Julien Denormandie, ministre de l’Agriculture et de l’Alimentation français et président du Conseil des ministres de l’Agriculture pendant le premier semestre 2022, soutient que l’Union européenne peut se doter d’un système visant à « concilier création de valeur environnementale et création de valeur économique ». La Présidence française promeut la création d’une certification européenne des projets de réduction d’émissions de gaz à effet de serre et de séquestration du carbone dans les sols (« carbon farming »). Les exploitations labélisées auraient alors la capacité d’émettre des crédits carbone, que d’autres acteurs pourraient acheter afin de compenser leurs propres émissions. En France, le Label bas-carbone a déjà permis de générer 700 000 tonnes d’équivalent CO2 (t éq. CO2). Le ministre français de l’Agriculture et de l’Alimentation a annoncé lors de la conférence de presse de clôture du Conseil informel de Strasbourg que son ministère achèterait l’équivalent de 7 000 t éq. CO2, pour compenser ses émissions. Les ministres européens ont partagé les bonnes pratiques qu’ils avaient déjà mises en œuvre ou envisageaient de mettre en place et témoigné de leur intérêt commun pour le dispositif.
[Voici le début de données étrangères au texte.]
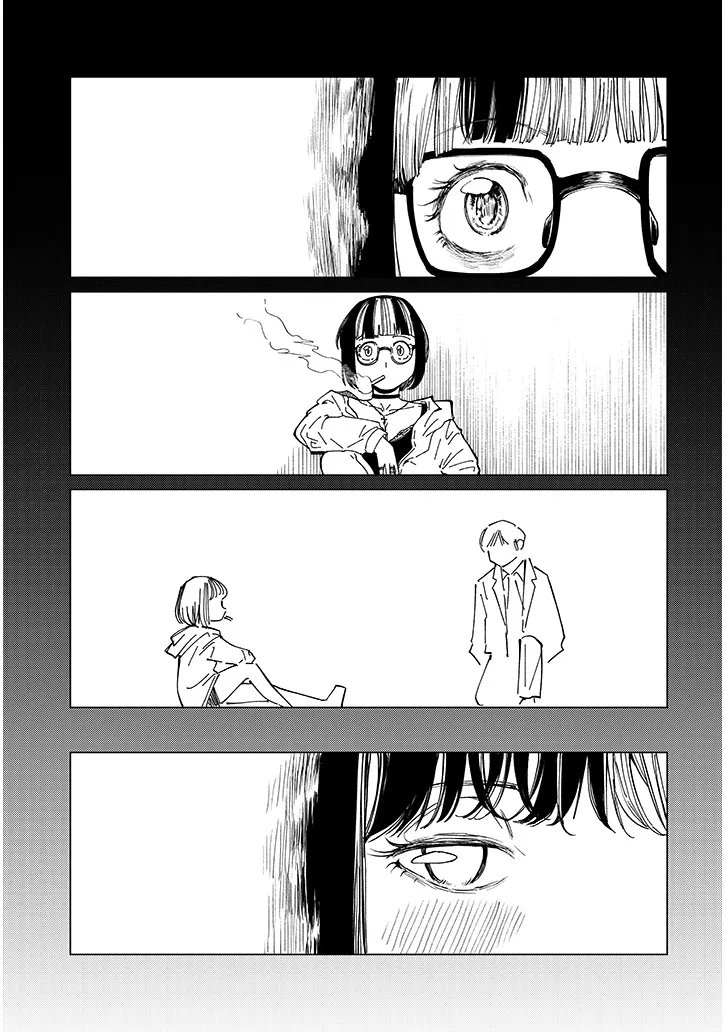 おとなりのダウナーさんは無理させない Chap 15 - Next Chap 16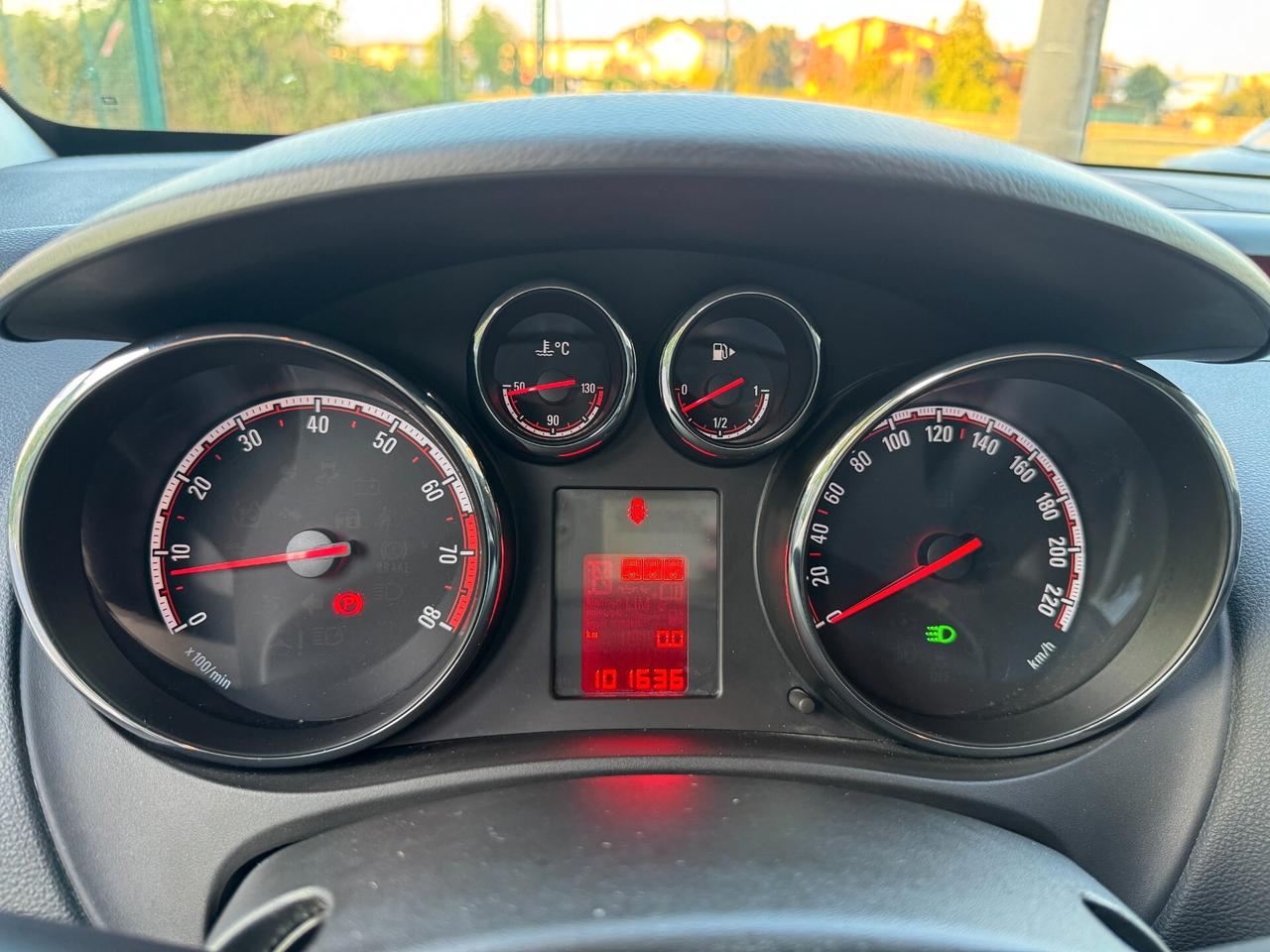 Opel Meriva 1.4 Turbo 120CV Elective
Ce sujet est essentiel dans la mesure où les sols agricoles constituent le plus grand puits de carbone après les océans mais devant les forêts.

Toutefois, les enjeux quant à la mise en œuvre de l’agriculture bas-carbone restent nombreux. Il faudra s’accorder sur une méthodologie et notamment déterminer quelles pratiques sont considérées comme vertueuses. Pour ce faire, il sera nécessaire de trancher sur l’intégration de la réduction des émissions de méthane et du protoxyde d’azote dans le dispositif, en plus du stockage de carbone dans les sols. Un débat est apparu entre la Présidence française qui défend une méthodologie intégrant les réductions d’émissions ainsi que les mesures visant à accroitre la captation, tandis que la Commission européenne réfléchit à un dispositif centré sur la seule séquestration des gaz à effet de serre (voir la communication de la Commission européenne sur les cycles durable de carbone[1]). De plus, la certification doit être fiable tout en restant suffisamment simple pour éviter des charges bureaucratiques ou financières pour les exploitants. Il faudra aussi penser à la formation des agriculteurs qui devront maitriser les pratiques les plus propices à la captation du carbone. Enfin, il faudra réfléchir au prix des crédits carbone. En effet, l’Europe étant en avance sur les réglementations environnementales, les efforts restants s’avèrent plus coûteux qu’ailleurs. Ainsi, les crédits français sont 10 fois plus chers que ceux ayant court sur le marché sud-américain. La compétitivité des crédits carbone doit donc être pensée dès leur création.

En conclusion, le consensus dégagé entre les États-membres et la Commission européenne lors de cette rencontre informelle n’est pas l’aboutissement des négociations mais la base de la construction d’une certification de l’agriculture bas-carbone et du marché volontaire des crédits carbone qui lui sera associé. Pour ce faire, le Conseil des ministres en charge de l’agriculture devrait officialiser ses conclusions sous la Présidence française à l’occasion des rencontres du Conseil des ministres de l’Agriculture de mars ou avril 2022, tandis que la Commission européenne prévoit de rendre ses propositions législatives pour la fin de l’année 2022, sous présidence tchèque du Conseil de l’Union Européenne.